In 1999, a decade after the revolutions of 1989, 61% of Romanians said that their standards of living were higher under communism. Many Romanians do not believe that their nation ever truly had a popular revolution. Instead, they think that the 1989 revolution was captured by Communist Party functionaries and the secret police. Architect Valentina Lupan remembers:

In 1990, I thought there would be real, fair competition — that the best and the most hardworking people would succeed like in the American dream.

When I realized that impostors, the former Securitate and thieves had become the richest people and [were running] Romania, I lost hope — not for me, but for my children.

There is a marked difference between the end of totalitarianism in Nazi Germany and the apparent end of totalitarianism in the Soviet empire (which includes not only the constituent nations of the Soviet Union but also Warsaw Pact nations such as Romania). West Germany went through de-nazification after the war. Nazi leaders were tried at Nuremberg for war crimes and crimes against humanity. There was no similar de-nazification in East Germany. Instead, the communists installed leadership, inviting members of the German military and Nazi security forces to become part of the East German government — and many did.

What was true in East Germany after the war was true in Russia after Boris Yeltsin opposed the Politburo in 1991. There was no punishment for past crimes against humanity in the Soviet Union, or in any of the former Warsaw Pact countries, either. The Soviets had consigned vast numbers of people to slave labor camps in the Gulag, where tens of millions are believed to have died. Like the Nazis, the Soviets also launched aggressive wars, such as the Winter War against Finland and the attack on eastern Poland, which killed millions more. Though these Soviet crimes equaled anything done by the Nazis, the world saw no prosecution or even public remonstrance against the Soviet empire.

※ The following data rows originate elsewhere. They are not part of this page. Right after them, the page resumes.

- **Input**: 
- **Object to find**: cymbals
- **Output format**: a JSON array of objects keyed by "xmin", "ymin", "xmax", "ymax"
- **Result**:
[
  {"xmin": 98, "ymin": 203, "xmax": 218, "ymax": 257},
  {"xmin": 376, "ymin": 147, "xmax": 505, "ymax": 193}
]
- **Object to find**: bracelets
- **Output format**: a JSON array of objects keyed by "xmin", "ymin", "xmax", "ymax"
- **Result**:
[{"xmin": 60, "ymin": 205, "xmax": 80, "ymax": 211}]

The “boss” of Russia today is Vladimir Putin, a former high-ranking member of the KGB. He served first as President of the Russian Republic and is now Prime Minister. Medvedev, nominal President of the Russian Republic, has made it clear that he favors whatever Putin favors. This situation is eerily reminiscent of when Stalin ran the Soviet Union, sometimes without holding any government job at all, yet always wielding vast power. The titles and the portfolios of individuals change in Russia, but not the power structure.

There is another aspect of the decades-long communist rule which affects the states of the former Warsaw Pact, as well as part of the old Soviet Union: Marxists waged a long and savage campaign against religion in general — and the Christian faith in particular. Faith was once an vital part of the life of Eastern Europeans, which enabled them to live happily even despite relative poverty. It was his faith in Christ which allowed Alexander Solzhenitsyn to leave the Gulag determined to oppose the evil of communism. The Polish people, who held to their faith even in the grimmest days of Stalinism, were those most adamant in demanding an end to Soviet rule. 

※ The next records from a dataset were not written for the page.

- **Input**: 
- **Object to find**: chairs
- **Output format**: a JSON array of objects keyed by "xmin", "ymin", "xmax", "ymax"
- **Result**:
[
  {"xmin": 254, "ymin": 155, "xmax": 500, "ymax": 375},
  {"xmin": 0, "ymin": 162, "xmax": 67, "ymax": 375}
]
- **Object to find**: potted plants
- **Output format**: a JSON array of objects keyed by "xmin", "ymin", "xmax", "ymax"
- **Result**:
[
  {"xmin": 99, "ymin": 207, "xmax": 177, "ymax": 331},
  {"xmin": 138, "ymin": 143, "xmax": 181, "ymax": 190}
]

Decades of anti-religious propaganda, the vicious religious persecution of Christian clergy throughout the Soviet realms, and the reintegration of Eastern Europe into a behemoth that has little use for Christianity, has left a deep moral and spiritual void in nations such as Romania and Bulgaria. Liberty cannot long thrive, or even survive, without trust in God — a fact which America’s Founding Fathers well understood.

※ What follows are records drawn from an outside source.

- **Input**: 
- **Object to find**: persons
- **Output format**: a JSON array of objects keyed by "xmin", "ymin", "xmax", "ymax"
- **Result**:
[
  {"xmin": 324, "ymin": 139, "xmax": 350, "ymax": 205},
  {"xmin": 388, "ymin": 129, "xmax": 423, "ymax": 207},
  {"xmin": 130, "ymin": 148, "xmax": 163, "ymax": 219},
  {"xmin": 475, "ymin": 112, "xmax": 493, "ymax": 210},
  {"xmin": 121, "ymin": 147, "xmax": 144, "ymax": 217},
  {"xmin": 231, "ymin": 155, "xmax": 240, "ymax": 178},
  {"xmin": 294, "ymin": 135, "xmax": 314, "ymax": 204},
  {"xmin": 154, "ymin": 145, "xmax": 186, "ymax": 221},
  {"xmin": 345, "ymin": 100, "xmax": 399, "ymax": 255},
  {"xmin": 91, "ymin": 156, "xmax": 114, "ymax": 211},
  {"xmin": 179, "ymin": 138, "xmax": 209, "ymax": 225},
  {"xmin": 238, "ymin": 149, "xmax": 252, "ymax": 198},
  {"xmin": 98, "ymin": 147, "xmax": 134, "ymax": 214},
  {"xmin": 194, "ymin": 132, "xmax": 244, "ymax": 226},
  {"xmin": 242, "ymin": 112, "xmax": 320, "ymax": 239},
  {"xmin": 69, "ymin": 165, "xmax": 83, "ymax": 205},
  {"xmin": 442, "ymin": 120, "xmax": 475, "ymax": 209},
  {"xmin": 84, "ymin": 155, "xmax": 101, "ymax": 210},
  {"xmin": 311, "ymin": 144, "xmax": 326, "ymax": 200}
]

Romanians and Bulgarians who pine for the "good old days" of communist rule mention the social safety net, the wealth of some compared with others, and similar wholly materialistic values. They fail to comprehend the salient value of religious liberty, because so many of these former subjects of the Soviet empire have come to believe that God is an irrelevancy. Yet without God, life will always be drab, stark, and grim.